### 作業說明
- a) 請逐字照錄語音模型調整練習文章中的一段，從含有「如果您為多字詞詞組加強，但未獲得預期的結果，建議您將組成該詞組的所有雙字詞 (2 個字詞，按順序排列)」的字句開始，到「20 之間的浮點值。實際上，加強值的最大上限為 20。為取得最佳結果，請嘗試調整強化值，直到獲得準確的轉錄結果為止。」為止。
- b) 將練習文章中的「發生逾時時，模型調整作業不會對傳回的轉錄稿產生影響。」這句話翻譯成英文。
- c) 請從關於 Speech-to-Text 模型調整的練習文章最後顯示的內容之後接著寫下去。

### 練習文章
---------------

如果您為多字詞詞組加強，但未獲得預期的結果，建議您將組成該詞組的所有雙字詞 (2 個字詞，按順序排列) 新增為額外的 phrase 項目，並為每個項目指派加強值。接著，您可以參考上述範例，考慮新增其他二元組和 N 元組 (超過 2 個字詞)，例如「my favorite」、「my favorite exhibit」、「favorite exhibit」、「my favorite exhibit at the American Museum of Natural History」、「American Museum of Natural History」、「blue whale」等等。如此一來，Speech-to-Text 辨識模型就更有可能在音訊中辨識出含有原始加強詞組部分，但不完全相符的相關詞組。

設定加強值

增強值必須是介於 0 到 20 之間的浮點值。實際上，加強值的最大上限為 20。為取得最佳結果，請嘗試調整強化值，直到獲得準確的轉錄結果為止。

較高的加強值可減少偽陰性情形，也就是音訊中出現的字詞或詞組，但 Speech-to-Text 未正確辨識的情況。不過，使用加強功能也會提高出現誤判的可能性，也就是在轉錄稿中出現某個字詞或詞組，但音訊中並未出現該字詞或詞組的情況。

接收逾時通知

Speech-to-Text 回應包含 SpeechAdaptationInfo 欄位，可提供辨識期間的模型調整行為資訊。如果發生與模型調整相關的逾時情形，adaptationTimeout 會是 true，而 timeoutMessage 會指定導致逾時的調整設定。發生逾時時，模型調整作業不會對傳回的轉錄稿產生影響。

使用模型適應的應用實例

以下範例將逐步說明如何使用模型調整功能，轉錄某人說出「call me fionity and oh my gosh what do we have here ionity」的音訊錄音檔。在這種情況下，模型必須正確識別「fionity」和「ionity」。

下列指令會在音訊上執行辨識作業，但不進行模型調整。轉錄結果不正確：「call me Fiona tea and oh my gosh what do we have here I own a day」。

   curl -H "Authorization: Bearer $(gcloud auth
   --impersonate-service-account=$SA_EMAIL print-access-token)" -H
   "Content-Type: application/json; charset=utf-8"
   "https://speech.googleapis.com/v1p1beta1/speech:recognize" -d '{"config":
   {"languageCode": "en-US"}, "audio":
   {"uri":"gs://biasing-resources-test-audio/call_me_fionity_and_ionity.wav"}}'

要求範例：

     {
       "config":{
       "languageCode":"en-US"
       },
       "audio":{
          "uri":"gs://biasing-resources-test-audio/call_me_fionity_and_ionity.wav"
       }
     }

使用 `PhraseSet` 改善語音轉錄品質

建立 PhraseSet：

curl -X POST -H "Authorization: Bearer $(gcloud auth
--impersonate-service-account=$SA_EMAIL print-access-token)" -H
"Content-Type: application/json; charset=utf-8"
"https://speech.googleapis.com/v1p1beta1/projects/project_id/locations/global/phraseSets"
-d '{"phraseSetId": "test-phrase-set-1"}'

要求範例：

{
   "phraseSetId":"test-phrase-set-1"
}

取得 PhraseSet：

curl -X GET -H "Authorization: Bearer $(gcloud auth
--impersonate-service-account=$SA_EMAIL print-access-token)" -H
"Content-Type: application/json; charset=utf-8"

---------------

### 輸入資料
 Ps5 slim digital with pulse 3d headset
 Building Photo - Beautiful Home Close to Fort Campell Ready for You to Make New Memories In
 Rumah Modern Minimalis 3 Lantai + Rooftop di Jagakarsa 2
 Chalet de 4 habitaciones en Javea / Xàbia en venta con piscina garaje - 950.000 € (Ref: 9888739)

---------------

### 各題答案
- a)
如果您為多字詞詞組加強，但未獲得預期的結果，建議您將組成該詞組的所有雙字詞 (2 個字詞，按順序排列) 新增為額外的 phrase 項目，並為每個項目指派加強值。接著，您可以參考上述範例，考慮新增其他二元組和 N 元組 (超過 2 個字詞)，例如「my favorite」、「my favorite exhibit」、「favorite exhibit」、「my favorite exhibit at the American Museum of Natural History」、「American Museum of Natural History」、「blue whale」等等。如此一來，Speech-to-Text 辨識模型就更有可能在音訊中辨識出含有原始加強詞組部分，但不完全相符的相關詞組。

設定加強值

增強值必須是介於 0 到 20 之間的浮點值。實際上，加強值的最大上限為 20。為取得最佳結果，請嘗試調整強化值，直到獲得準確的轉錄結果為止。

- b) When a timeout occurs, the model adaptation operation has no effect on the returned transcript.

- c)
"https://speech.googleapis.com/v1p1beta1/projects/project_id>/locations/global/phraseSets/test-phrase-set-1"\

將「fionity」和「ionity」詞組新增至 PhraseSet，並為每個詞組指派 boost 值 10：

curl -X PATCH -H "Authorization: Bearer $(gcloud auth
--impersonate-service-account=$SA_EMAIL print-access-token)" -H
"Content-Type: application/json; charset=utf-8"
"https://speech.googleapis.com/v1p1beta1/projects/project_id/locations/global/phraseSets/test-phrase-set-1?updateMask=phrases"\
-d '{"phrases": [{"value": "ionity", "boost": 10}, {"value": "fionity", "boost": 10}]}'

PhraseSet 現已更新為：

{
  "phrases":[
     {
          "value":"ionity",
          "boost":10
       },
       {
          "value":"fionity",
          "boost":10
       }
    ]
 }

再次辨識音訊，這次使用模型調整功能和先前建立的 PhraseSet。轉錄結果現在正確無誤：「call me fionity and oh my gosh what do we have here ionity」。

curl -H "Authorization: Bearer $(gcloud auth --impersonate-service-account=$SA_EMAIL print-access-token)"
-H "Content-Type: application/json; charset=utf-8"
"https://speech.googleapis.com/v1p1beta1/speech:recognize" -d '{"config":
{"adaptation": {"phrase_set_references": ["projects/project_id/locations/global/phraseSets/test-phrase-set-1"]},
"languageCode": "en-US"}, "audio": {"uri":"gs://biasing-resources-test-audio/call_me_fionity_and_ionity.wav"}}'

要求範例：

{
   "config":{
      "adaptation":{
         "phrase_set_references":[
            "projects/project_id/locations/global/phraseSets/test-phrase-set-1"
         ]
      },
      "languageCode":"en-US"
   },
   "audio":{
      "uri":"gs://biasing-resources-test-audio/call_me_fionity_and_ionity.wav"
   }
}

使用 `CustomClass` 改善語音轉錄結果

建立 CustomClass：

curl -X POST -H "Authorization: Bearer $(gcloud auth
--impersonate-service-account=$SA_EMAIL print-access-token)" -H
"Content-Type: application/json; charset=utf-8"
"https://speech.googleapis.com/v1p1beta1/projects/project_id/locations/global/customClasses"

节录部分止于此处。